Semi-colons are used to join related, but independent sentences. That is, you can't use it like this:
The house on the corner was enormous; with white shutters.
Or like this:
My hair stood up on end; as if I'd been electrocuted.
The sentences on either side of the semi-colon have to be complete sentences, with nouns, verbs, everything. If the sentences aren't complete, they could be joined by a comma, like so:
The house on the corner was enormous, with white shutters.
Or sometimes there doesn't have to be any punctuation:
My hair stood up on end as if I'd been electrocuted.
You can use a semi-colon to join two related, complete sentences, like this:
He looked at me with sad eyes; I wished I hadn't hurt him with what I'd said before.
But, even if you're using semi-colons correctly, I recommend using them very sparingly.
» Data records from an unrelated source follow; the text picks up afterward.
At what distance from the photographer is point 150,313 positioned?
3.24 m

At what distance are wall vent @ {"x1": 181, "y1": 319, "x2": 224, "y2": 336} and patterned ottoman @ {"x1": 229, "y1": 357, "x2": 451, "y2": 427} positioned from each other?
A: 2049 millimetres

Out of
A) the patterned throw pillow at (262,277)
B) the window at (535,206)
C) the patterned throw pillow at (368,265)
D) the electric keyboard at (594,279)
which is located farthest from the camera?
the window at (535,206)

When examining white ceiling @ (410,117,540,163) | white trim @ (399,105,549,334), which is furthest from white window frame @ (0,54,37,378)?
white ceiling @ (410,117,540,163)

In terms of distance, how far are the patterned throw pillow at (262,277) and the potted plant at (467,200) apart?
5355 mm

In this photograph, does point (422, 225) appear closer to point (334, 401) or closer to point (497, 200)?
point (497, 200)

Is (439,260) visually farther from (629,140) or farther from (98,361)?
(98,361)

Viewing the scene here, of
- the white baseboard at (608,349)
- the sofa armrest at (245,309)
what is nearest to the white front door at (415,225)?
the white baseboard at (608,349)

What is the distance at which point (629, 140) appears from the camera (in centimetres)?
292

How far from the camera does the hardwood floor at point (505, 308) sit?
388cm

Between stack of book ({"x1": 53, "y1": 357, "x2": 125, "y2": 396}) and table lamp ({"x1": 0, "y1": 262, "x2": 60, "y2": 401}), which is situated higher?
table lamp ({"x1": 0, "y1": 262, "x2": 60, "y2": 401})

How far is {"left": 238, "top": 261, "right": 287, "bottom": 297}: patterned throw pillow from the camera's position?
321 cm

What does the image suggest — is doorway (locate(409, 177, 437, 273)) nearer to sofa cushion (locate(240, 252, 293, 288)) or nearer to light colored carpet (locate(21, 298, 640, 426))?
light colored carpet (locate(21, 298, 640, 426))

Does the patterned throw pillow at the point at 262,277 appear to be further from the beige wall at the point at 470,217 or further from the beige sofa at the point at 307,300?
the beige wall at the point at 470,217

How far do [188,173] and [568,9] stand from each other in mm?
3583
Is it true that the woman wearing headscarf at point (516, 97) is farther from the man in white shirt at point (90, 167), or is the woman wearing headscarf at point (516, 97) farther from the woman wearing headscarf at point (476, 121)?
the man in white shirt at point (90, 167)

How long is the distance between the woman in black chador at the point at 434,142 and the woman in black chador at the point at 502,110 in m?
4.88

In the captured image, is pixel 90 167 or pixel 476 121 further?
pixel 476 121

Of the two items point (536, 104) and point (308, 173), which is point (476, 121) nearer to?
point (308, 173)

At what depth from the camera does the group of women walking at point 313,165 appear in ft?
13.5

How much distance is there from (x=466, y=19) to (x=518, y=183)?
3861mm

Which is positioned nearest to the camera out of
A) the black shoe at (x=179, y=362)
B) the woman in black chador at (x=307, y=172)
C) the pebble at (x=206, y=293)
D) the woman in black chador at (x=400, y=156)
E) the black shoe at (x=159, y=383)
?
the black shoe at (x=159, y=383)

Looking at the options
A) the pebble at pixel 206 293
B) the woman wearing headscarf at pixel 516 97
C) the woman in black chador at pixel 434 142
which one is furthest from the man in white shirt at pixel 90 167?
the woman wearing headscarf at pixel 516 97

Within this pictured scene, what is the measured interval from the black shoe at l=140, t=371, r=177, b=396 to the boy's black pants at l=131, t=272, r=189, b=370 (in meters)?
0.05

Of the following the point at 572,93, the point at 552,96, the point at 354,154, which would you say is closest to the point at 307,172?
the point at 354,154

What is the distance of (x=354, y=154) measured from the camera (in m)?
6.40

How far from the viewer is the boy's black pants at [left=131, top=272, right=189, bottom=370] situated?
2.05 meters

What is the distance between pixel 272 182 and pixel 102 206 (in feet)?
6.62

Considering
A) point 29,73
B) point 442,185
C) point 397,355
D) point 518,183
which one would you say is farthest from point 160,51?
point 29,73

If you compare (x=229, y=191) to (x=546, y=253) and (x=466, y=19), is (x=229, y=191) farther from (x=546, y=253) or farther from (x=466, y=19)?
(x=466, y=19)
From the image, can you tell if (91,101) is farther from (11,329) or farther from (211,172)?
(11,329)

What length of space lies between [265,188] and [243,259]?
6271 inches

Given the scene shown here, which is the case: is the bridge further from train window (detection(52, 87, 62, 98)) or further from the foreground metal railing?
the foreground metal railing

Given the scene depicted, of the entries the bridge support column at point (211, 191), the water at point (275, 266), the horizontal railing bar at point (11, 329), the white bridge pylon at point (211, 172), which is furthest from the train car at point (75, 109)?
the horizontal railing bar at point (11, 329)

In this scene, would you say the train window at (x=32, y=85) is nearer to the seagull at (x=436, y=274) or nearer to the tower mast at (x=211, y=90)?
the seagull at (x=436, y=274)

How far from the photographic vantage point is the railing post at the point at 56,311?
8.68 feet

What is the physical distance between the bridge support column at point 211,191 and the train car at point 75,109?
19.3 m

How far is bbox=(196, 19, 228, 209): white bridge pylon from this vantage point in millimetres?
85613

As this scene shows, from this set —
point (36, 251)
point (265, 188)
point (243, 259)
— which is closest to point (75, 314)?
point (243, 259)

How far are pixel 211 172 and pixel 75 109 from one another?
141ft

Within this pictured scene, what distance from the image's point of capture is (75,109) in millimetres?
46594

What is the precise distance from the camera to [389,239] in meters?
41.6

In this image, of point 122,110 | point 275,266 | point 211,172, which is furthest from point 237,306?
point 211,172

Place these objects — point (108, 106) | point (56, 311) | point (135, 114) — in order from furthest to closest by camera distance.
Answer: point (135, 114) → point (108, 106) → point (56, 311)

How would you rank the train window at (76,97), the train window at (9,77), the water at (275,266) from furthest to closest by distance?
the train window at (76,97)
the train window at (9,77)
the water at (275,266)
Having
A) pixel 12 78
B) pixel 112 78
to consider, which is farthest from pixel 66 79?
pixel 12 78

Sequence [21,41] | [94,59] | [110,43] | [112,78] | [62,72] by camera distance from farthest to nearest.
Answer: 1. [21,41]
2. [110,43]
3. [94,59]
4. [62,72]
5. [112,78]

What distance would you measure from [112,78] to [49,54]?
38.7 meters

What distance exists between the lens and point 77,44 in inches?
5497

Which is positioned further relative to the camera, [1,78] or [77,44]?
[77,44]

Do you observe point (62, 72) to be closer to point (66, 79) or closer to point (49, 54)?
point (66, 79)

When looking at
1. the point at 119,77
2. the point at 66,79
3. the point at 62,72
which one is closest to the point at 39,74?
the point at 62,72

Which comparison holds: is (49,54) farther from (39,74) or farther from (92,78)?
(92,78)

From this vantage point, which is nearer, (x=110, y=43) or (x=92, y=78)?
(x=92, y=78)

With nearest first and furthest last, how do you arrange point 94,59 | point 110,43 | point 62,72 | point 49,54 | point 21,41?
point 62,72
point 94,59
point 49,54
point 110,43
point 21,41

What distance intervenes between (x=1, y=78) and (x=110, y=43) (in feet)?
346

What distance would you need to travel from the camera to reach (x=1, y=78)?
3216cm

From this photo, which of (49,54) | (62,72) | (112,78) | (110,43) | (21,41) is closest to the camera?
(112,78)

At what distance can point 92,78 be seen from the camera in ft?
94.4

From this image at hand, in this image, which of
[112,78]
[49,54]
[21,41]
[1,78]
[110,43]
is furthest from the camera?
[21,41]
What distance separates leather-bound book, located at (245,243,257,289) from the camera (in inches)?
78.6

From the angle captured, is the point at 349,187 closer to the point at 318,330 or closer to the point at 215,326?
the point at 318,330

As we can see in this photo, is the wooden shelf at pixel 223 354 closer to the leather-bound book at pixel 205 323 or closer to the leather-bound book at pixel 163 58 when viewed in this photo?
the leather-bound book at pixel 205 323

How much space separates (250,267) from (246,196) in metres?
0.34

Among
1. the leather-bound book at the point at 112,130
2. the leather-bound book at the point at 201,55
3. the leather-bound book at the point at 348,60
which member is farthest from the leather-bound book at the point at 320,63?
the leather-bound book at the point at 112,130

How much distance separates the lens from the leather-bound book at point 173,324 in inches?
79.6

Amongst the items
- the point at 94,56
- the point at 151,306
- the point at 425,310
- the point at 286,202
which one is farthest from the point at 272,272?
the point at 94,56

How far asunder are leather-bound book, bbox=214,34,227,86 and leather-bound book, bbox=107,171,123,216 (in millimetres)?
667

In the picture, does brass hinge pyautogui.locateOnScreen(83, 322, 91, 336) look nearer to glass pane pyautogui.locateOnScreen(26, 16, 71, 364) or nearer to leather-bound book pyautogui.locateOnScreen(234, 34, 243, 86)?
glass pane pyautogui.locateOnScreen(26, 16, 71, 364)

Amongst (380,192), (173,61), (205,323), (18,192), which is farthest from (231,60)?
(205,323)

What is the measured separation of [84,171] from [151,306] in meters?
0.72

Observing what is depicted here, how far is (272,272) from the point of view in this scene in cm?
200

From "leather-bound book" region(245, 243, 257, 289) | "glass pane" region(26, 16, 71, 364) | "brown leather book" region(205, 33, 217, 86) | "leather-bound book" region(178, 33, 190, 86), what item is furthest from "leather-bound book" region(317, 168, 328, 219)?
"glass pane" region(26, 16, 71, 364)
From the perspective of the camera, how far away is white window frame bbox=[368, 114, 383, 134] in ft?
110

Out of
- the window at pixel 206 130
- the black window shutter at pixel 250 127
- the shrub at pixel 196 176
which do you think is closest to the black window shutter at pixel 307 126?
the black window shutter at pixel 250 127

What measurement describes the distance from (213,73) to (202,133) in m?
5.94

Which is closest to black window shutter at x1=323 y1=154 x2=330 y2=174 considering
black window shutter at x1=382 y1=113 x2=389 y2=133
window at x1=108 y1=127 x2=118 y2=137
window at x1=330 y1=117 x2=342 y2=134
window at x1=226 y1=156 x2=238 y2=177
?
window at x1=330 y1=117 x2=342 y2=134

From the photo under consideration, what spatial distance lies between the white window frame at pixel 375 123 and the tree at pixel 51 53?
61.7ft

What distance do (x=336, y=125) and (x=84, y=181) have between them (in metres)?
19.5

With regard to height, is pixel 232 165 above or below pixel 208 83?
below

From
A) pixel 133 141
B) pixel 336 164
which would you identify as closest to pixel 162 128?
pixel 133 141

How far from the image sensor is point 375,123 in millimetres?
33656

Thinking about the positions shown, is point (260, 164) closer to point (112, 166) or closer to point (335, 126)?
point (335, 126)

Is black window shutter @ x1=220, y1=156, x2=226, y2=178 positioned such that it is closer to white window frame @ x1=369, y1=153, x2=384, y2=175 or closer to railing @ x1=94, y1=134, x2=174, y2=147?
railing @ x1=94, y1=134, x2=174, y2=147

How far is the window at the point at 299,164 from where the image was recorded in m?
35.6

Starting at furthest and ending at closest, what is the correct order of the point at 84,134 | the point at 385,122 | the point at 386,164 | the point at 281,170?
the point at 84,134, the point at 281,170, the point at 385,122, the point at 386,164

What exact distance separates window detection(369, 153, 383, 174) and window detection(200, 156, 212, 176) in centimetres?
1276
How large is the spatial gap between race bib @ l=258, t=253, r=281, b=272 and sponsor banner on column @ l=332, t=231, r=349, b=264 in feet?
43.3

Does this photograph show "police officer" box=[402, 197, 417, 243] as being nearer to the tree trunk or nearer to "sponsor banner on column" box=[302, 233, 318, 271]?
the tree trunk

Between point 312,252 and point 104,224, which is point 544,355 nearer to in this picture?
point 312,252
They have a stiffer, more formal feel than other punctuation marks, and overusing them doesn't make you look smart: it just makes you look like you're a little kid who's discovered a new word and uses it all the time. Consider the voice and tone of what you're writing and whether or not a semi-colon fits in. For instance, a third-person narrator is more likely to use a semi-colon than a first-person narrator. I don't know about you, but I sure don't think in semi-colons!
I recommend scrutinizing your every use of a semi-colon, and making sure that it's 1) correctly used, 2) absolutely necessary, and 3) not surrounded by other semi-colons.